> _REQUIREMENT 1_:
In the create-pull-request issue, reproduce the passage between "As a workaround, I" and "but not explicitly.", inclusive.
> _REQUIREMENT 2_:
Using the create-pull-request issue, answer each item on its own line:
(a) For the approach to work really well, what must be true of the paths?
(b) When the workflow runs again, what does it do with other PRs?
(c) What git command does the workaround run after the file state is set up?
> _REQUIREMENT 3_:
According to the create-pull-request issue, why can't overlapping PRs be created in a simple way? Answer in one to three sentences.

++++ SELECTED EXCERPT

Subject of the issue

I'm looking to use this action multiple times in a workflow to create a bunch of PRs for different parts of one change. That is, my workflow will run a command that changes a bunch of files, and then use this action multiple times with add-paths (and explicit branch) to create a few different PRs so that different people can apply the change to different parts of the tree.

This actually works really well, as long as the paths are all fully disjoint: the workflow will commit the specified files to the temporary branch, stash the other files, make the PR, and restore the stashed files.

However, in some cases I might want the add-paths to overlap. eg, maybe I will make one PR that's "merge all of the changes to the whole repo as one PR", a set of PRs that are per top-level directory, and a set of PRs that are per second-level directory. Depending on the level of granularity and care that is required, you can merge any set of PRs; when the workflow runs again it will helpfully close any other PRs that are now redundant.

The overall create-pull-request model supports this, but because the changes in add-paths paths vanish after a call to create-pull-request, I can't create these overlapping PRs in a simple way.

As a workaround, I can run git stash after setting up my file state, and then before each call to this action I can run git restore --source=stash@{0} -- FILES FOR THIS PR, and then not use add-paths. But it would be nice if the action just had a flag that essentially made it do this for me.

If nothing else, I'm not sure that the docs actually explain anywhere that the effect on your local git state is that you will end up back with the same branch checked out with the same commit as before you ran it, with the files matched by add-paths reset to their state from the commit, and all other local changes preserved. It's sort of implied by the add-paths documentation, but not explicitly.

++++++++
++++ SOURCE DATA

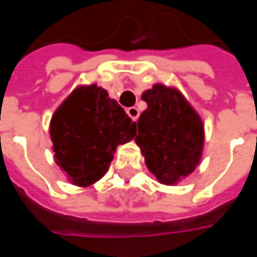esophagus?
<instances>
[{"instance_id":"1","label":"esophagus","mask_w":257,"mask_h":257,"mask_svg":"<svg viewBox=\"0 0 257 257\" xmlns=\"http://www.w3.org/2000/svg\"><path fill=\"white\" fill-rule=\"evenodd\" d=\"M126 113H128L129 117L134 119V121H136V119L139 118V114H140V113H139L138 107H135V106H134V107H129V109L126 110Z\"/></svg>"}]
</instances>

++++++++

> _CORRECT RESULT 1_:
As a workaround, I can run git stash after setting up my file state, and then before each call to this action I can run git restore --source=stash@{0} -- FILES FOR THIS PR, and then not use add-paths. But it would be nice if the action just had a flag that essentially made it do this for me.

If nothing else, I'm not sure that the docs actually explain anywhere that the effect on your local git state is that you will end up back with the same branch checked out with the same commit as before you ran it, with the files matched by add-paths reset to their state from the commit, and all other local changes preserved. It's sort of implied by the add-paths documentation, but not explicitly.

> _CORRECT RESULT 2_:
(a) The paths must all be fully disjoint.
(b) It closes any other PRs that are now redundant.
(c) git stash

> _CORRECT RESULT 3_:
The changes in the add-paths paths vanish after a call to create-pull-request. As a result, a later call cannot include those same files in another PR.